The money is supposed to help relieve the city's cash-strapped schools.

"It cuts right into the tavern owners' bottom line, so they go crazy," noted Steve Mullin, president of Philadelphia-based public-policy consultant eConsult Solutions Inc.

"But I've never seen any evidence liquor license values are dropping," Mullin said, indicating that the bar business must still be profitable if the licenses are increasingly in demand. "It's a local and captive audience there, especially in the neighborhoods."

Plus, it's all for the kids, right?

"There is absolutely no question that the public schools in Philadelphia are underfunded," Longacre said. "But the city needs to fund the schools by cutting government and wasteful spending. Not on the backs of businesses that are already so overregulated with all those nuisance fines, like $75 for putting my trash out early."

He said Nutter should work harder to boost delinquent real estate tax collections instead of driving drinkers away to South Jersey.

"Obviously we'll pass the increase on to the customer," said Eleanor Driscoll, owner of Knights Tavern at Knights and Woodhaven Roads in Northeast Philadelphia. "I find it frustrating I'm already spending more than $20,000 in liquor-by-the-drink taxes for schoolchildren. Back when they passed that, they told us, 'Better on the schools than on the stools.' But that money didn't fix the schools."

What to do? "My personal opinion is, tax the lawyers. They're the ones making up all these rules," Driscoll said.

Smokers would face a bigger hit than drinkers if the tax package passes. "If you're running a business that sells [tobacco], this puts you at a distinct disadvantage to competitors in suburban Pennsylvania, in South Jersey, and especially in Delaware," said David Sutton, spokesman for Altria, owner of Marlboro cigarettes and other Philip Morris brands.

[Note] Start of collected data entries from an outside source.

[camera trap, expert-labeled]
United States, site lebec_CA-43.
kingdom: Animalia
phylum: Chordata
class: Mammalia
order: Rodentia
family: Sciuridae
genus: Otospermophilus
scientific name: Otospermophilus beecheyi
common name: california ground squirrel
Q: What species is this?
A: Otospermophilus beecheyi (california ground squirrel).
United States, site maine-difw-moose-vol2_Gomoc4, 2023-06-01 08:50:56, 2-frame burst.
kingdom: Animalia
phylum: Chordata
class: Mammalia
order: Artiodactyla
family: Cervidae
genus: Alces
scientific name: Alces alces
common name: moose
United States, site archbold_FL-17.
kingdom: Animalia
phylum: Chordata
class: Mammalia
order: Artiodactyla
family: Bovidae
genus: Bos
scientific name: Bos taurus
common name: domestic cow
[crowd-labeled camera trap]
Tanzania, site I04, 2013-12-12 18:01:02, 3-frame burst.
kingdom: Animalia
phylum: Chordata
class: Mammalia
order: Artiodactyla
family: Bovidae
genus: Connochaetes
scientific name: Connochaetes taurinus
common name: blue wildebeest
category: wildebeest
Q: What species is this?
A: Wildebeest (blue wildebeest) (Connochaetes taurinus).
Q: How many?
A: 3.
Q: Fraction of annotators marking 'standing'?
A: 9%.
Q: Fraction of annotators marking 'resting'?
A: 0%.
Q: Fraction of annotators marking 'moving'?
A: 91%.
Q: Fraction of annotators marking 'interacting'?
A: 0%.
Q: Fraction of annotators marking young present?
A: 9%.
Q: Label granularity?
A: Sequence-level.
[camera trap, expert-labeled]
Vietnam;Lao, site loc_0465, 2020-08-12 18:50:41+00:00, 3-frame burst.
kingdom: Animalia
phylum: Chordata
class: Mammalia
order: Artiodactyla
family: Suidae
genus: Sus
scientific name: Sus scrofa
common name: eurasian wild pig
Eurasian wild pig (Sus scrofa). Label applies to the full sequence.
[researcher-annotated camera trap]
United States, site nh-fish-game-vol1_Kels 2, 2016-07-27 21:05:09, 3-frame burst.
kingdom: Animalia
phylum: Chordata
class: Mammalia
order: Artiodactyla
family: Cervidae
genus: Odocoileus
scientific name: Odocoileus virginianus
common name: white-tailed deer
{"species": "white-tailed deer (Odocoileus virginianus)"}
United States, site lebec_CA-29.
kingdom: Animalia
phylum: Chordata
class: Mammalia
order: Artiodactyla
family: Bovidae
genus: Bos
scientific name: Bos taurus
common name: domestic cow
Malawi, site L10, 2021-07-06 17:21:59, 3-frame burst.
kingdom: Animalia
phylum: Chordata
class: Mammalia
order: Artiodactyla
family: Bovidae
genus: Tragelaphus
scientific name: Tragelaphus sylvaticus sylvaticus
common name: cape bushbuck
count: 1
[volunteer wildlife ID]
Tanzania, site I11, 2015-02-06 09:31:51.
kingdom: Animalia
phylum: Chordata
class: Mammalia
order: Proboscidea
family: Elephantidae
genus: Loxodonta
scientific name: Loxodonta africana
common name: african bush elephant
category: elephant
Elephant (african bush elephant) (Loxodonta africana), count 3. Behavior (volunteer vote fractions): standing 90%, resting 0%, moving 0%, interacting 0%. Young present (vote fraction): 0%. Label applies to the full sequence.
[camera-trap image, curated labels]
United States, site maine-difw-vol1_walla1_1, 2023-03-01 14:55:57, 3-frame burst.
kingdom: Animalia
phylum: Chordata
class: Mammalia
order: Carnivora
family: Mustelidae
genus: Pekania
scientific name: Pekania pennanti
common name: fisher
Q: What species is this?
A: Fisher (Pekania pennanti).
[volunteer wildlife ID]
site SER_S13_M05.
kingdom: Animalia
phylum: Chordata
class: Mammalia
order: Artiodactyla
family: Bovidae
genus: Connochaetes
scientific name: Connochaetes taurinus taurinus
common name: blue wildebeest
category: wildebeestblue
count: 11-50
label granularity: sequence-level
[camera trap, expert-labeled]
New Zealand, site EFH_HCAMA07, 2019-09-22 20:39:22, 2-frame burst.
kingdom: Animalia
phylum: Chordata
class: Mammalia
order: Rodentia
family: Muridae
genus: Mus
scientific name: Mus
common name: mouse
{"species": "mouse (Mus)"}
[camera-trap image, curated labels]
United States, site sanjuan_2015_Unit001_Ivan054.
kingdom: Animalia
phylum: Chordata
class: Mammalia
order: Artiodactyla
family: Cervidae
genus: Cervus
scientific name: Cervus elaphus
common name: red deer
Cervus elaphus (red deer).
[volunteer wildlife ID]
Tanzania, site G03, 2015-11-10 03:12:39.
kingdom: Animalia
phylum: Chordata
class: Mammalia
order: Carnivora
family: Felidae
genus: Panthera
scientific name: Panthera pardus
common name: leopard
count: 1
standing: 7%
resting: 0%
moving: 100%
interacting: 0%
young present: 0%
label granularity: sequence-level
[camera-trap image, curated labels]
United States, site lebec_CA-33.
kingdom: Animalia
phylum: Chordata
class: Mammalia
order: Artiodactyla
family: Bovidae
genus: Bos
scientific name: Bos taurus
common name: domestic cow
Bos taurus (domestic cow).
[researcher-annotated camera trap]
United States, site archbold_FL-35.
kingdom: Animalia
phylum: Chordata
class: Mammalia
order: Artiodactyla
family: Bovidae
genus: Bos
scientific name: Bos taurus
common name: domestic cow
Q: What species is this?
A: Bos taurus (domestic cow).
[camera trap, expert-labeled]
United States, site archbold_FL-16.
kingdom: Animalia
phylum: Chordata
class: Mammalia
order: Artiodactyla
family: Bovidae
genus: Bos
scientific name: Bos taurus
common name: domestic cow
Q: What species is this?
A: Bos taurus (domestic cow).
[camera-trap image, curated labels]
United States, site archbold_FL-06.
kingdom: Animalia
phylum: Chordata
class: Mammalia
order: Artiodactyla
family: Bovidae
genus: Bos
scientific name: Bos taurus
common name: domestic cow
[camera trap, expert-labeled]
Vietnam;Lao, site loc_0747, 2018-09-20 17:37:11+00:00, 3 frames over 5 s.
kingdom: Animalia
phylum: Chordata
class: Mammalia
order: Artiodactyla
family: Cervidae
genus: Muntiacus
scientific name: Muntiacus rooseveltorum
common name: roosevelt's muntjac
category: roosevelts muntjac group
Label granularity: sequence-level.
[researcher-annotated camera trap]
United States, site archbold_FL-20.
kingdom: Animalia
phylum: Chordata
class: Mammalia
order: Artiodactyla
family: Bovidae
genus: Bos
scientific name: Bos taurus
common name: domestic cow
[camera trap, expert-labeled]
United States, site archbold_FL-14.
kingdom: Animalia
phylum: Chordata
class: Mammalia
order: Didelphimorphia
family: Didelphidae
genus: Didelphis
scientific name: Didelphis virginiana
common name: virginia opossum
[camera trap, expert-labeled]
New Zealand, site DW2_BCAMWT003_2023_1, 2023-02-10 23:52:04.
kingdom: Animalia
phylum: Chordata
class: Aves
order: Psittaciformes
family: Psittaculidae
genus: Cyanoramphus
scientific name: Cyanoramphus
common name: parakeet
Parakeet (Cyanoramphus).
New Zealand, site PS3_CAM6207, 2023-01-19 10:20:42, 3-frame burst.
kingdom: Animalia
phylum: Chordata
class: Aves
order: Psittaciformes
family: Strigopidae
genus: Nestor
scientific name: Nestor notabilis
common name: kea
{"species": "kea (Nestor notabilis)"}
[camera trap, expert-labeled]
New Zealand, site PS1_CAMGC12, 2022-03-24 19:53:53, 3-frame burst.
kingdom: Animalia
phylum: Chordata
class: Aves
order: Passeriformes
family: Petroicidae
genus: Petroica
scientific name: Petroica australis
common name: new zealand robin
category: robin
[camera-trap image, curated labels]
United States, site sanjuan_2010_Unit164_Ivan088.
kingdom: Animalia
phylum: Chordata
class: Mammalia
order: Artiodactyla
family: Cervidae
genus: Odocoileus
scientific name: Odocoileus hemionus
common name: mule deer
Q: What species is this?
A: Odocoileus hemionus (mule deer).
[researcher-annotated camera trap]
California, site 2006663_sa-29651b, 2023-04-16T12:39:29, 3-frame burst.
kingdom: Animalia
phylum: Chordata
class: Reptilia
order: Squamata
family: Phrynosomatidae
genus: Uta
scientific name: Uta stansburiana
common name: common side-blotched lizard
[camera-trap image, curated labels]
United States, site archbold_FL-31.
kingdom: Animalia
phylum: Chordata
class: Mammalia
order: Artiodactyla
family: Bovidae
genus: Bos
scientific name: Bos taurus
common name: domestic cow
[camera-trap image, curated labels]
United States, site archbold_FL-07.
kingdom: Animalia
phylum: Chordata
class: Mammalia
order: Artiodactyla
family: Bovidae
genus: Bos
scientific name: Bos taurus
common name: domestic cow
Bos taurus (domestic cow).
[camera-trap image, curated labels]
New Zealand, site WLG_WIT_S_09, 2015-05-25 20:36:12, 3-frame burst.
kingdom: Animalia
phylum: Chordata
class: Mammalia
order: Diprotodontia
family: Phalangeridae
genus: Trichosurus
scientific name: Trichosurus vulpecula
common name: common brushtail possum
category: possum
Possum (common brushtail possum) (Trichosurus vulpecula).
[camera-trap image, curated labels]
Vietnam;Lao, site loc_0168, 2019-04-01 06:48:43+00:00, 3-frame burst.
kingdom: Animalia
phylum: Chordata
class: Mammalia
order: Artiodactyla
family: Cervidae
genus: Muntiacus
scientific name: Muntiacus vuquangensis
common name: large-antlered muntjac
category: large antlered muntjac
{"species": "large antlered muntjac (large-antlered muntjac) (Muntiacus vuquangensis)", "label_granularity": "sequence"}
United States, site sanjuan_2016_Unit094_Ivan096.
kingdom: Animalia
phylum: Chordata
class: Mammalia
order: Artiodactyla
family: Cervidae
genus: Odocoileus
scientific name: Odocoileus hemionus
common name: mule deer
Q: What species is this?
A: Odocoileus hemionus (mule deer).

He said Philadelphia shouldn't expect much higher revenues from higher taxes - the city is forecasting $87 million in new revenues in the first full year - because it's so easy to leave town and stock up on cheaper smokes.

A higher cigarette tax could shift customers of convenience-store chains like Wawa Inc. to the suburbs.

The company gets it that "this particular issue is challenging for both the mayor and the City of Philadelphia," and it hasn't yet calculated the likely impact if the taxes are enacted, Wawa spokeswoman Lori Bruce said.

New York and Chicago have high cigarette taxes, and their experience shows Philadelphia "will need to take vigorous enforcement steps" or smokers will turn to suburban and black-market cigarettes, Drexel economics professor Mark Stehr said, citing a study by David Merriman at the University of Illinois and his own research on state taxes and evasion.

Philadelphia's proposed drink-tax increase is smaller and not so likely to drive drinkers away, Stehr said.